When VPN users are connected to HQ VPN, their visits to internet is actually from outside to outside.
For this to happen, we have this NAT rule:
nat (outside, outside) source dynamic RemoteUsers interface
Where “RemoteUsers” is actually the VPN IP address range.
To me, this sets the remote users really no limit to internet access when they are connected. I am not sure this is the best practice. I know I can limit the access to http and https to tighten the security further.
This rule used to be implemented in ASA, and now it is also on our FMC/FTD lab environment. So here is my question:
- Is there another way to do it?
- In case of FMC/FTD, can that outside to outside traffics be analyzed by IPS/IDS/URL/AMP?
I’m too far removed from hands on to tell you whether FTD can enforce security policy on hairpinned VPN traffic, but I can tell you avoiding inefficient backhauling of user Internet traffic while still applying security policy and enforcement is why SSE exists as a technology now.
Even if it is outside to outside it is still going thru the firewall. In fact the only way it works is because you have a rule allowing those VPN users to anything right now, or your default rule is set to allow. If you want to limit that, change the default rule to deny all and start making rules for your traffic.
If you have better internet controls on your network, you can bring the VPN traffic in to your network by overriding the ASA’s default route for VPN client traffic, eg:
route inside 0.0.0.0 0.0.0.0 <ip.of.next.hop> tunneled
In my organisation we split tunnel Teams traffic for Anyconnect clients with a dynamic split exclude domain list and then tunnel everything else. When the traffic hits the ASA terminating Anyconnect it then routes internally and follows the default route in the GRT through our Palo’s so we have great visibility, control and logging of their traffic.
Note this only matches and overrides 0.0.0.0 - if you have other prefixes in the ASA’s RIB it will follow those as normal and you cannot append “tunneled” to a prefix other than 0.0.0.0.
- We used to do this, hair pin our traffic through our ASA & SFR module. On top of this we also force all the local subnets to be sent to HQ, where it gets blackholed.

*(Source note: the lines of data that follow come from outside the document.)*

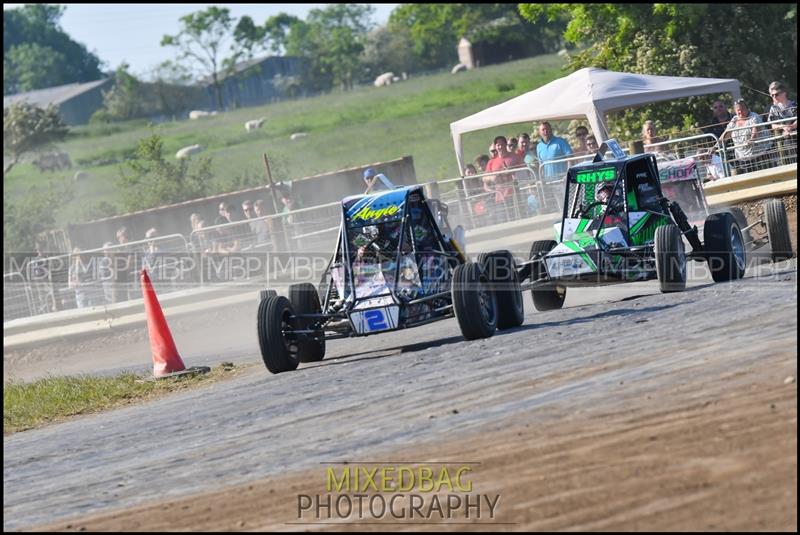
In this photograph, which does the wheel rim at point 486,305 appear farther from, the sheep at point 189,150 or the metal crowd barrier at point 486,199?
the sheep at point 189,150

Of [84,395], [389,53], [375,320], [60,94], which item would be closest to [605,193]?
[375,320]

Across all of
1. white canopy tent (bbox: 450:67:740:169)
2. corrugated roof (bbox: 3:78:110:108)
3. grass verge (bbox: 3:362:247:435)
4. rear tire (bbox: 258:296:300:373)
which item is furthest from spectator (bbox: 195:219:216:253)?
corrugated roof (bbox: 3:78:110:108)

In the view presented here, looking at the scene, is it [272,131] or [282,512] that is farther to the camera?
[272,131]

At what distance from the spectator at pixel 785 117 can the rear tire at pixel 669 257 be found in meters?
5.12

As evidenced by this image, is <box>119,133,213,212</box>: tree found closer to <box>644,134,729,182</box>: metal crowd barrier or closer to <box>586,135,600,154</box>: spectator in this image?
<box>586,135,600,154</box>: spectator

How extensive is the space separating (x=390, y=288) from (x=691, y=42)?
1584cm

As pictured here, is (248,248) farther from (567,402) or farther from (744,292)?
(567,402)

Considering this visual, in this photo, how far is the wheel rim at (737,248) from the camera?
13.3 meters

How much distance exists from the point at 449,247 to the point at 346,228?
108 cm

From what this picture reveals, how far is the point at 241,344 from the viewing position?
56.3 ft

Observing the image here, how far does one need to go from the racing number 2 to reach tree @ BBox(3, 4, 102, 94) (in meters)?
131

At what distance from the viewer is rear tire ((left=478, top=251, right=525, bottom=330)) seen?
1219cm

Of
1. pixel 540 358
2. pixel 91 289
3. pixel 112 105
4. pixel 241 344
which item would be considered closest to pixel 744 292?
pixel 540 358

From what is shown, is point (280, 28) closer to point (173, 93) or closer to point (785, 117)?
point (173, 93)
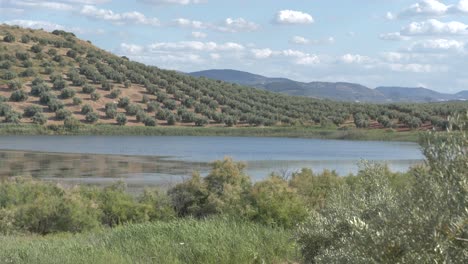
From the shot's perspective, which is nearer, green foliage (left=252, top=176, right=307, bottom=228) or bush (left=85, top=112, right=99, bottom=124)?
green foliage (left=252, top=176, right=307, bottom=228)

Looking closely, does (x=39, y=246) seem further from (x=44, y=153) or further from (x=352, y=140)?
(x=352, y=140)

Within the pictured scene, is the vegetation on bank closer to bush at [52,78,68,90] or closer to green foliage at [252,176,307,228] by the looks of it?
green foliage at [252,176,307,228]

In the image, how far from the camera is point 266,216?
59.2 ft

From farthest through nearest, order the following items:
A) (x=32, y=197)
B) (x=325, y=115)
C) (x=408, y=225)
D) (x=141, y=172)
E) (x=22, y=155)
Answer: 1. (x=325, y=115)
2. (x=22, y=155)
3. (x=141, y=172)
4. (x=32, y=197)
5. (x=408, y=225)

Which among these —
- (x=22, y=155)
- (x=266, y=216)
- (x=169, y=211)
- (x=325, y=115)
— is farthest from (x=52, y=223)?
(x=325, y=115)

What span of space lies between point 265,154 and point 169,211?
3027 cm

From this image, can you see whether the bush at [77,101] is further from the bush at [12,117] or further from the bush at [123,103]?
the bush at [12,117]

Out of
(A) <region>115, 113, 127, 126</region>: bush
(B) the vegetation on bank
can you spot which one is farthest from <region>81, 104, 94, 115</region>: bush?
(B) the vegetation on bank

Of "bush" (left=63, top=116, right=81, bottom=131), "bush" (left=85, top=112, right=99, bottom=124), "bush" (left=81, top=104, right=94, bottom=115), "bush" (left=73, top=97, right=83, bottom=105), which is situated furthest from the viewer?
"bush" (left=73, top=97, right=83, bottom=105)

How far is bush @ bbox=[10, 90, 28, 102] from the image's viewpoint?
231 ft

This is to ensure users cant access anything on their local network. Seem extrememe but that’s how we did it.
As for the FTD, We’re only running an SFR module so cant tell you about full FTD, but on the SFR module all traffic goes through, we have a global block as well Security intelligence.
- Now we’ve moved over to umbrella so many users hair pin via HQ. Umbrella works like charm.
Attach your ACL to a vpn filter in your group policy. Attaching it to the outside interface does nothing
*edit - don’t forget to allow access to your internal networks for stuff like dns, otherwise if you only allow http/https, they won’t be able to resolve the hostnames. I typically allow all access internally (permit ip to your internal address space), but you can dial it in as much or as little as you want.
You are absolutely right, we do have corresponding ACL in ASA like this:
access-list outside_access_in extended permit tcp object RemoteUsers any object-group HTTP
access-list outside_access_in extended deny ip object RemoteUsers any log
So you see we already allow only the port defined in that HTTP group to go anywhere, but block all other ports.
Is this the best practice, though?
The default rule has to be block, lol.
Best practice for what? Are you asking if you should block all traffic except http? If so, then you should block everything except for http, https, and quic.
You’d be surprised how many places have their default rule set to allow or put an ACL in front of the default rule to allow all.
The 2 ACL rules I listed is already doing “block all traffic except http”. I just would like to see if anyone would do it differently… lol.